MR. STARNES: We had one and I didn't trust that dog to turn away from him. He
would nip at you no matter what. Especially if it was a full moon.
MR. HUNNICUTT: Really?
MR. STARNES: He would definitely be aggressive.
MR. HUNNICUTT: I have the same feeling, every one of those dogs I ever saw I
didn't trust. I worked with a guy that had one. He said that's the gentlest dog, all that
dog wanted to do was chase groundhogs. The groundhog would get in the hole and
that groundhog would eat his face up. He'd stick down and he'd come back.
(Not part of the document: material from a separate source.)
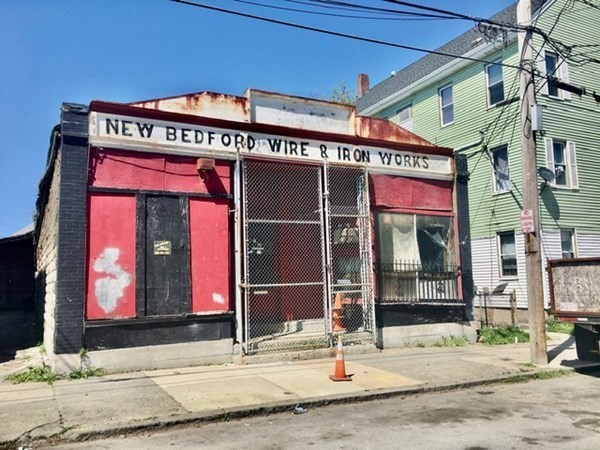 Huge 3,400 sq. ft. commercial building with off street parking with potential for many possible uses.   Building will be cleaned of all debris inside....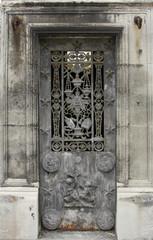 Ornate tomb door in the Pere Lachaise cemetery, Paris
Sometimes he'd get it out of there.
MR. STARNES: Yep.
MR. HUNNICUTT: If it did, it was dead. But other than that, he come back with a
bloody face. He said he never bothered a human whatsoever.
MR. STARNES: Yep.
MR. HUNNICUTT: But I've seen others that, I'm like you, I wouldn't trust them as far
as I could throw them.
MR. STARNES: Yep. We had a lot, it's a foreign dog, I want to think he was from
Brazil or England. I can't remember the breed right off hand. You had the malamute,
which looks almost like a shepherd but a different color.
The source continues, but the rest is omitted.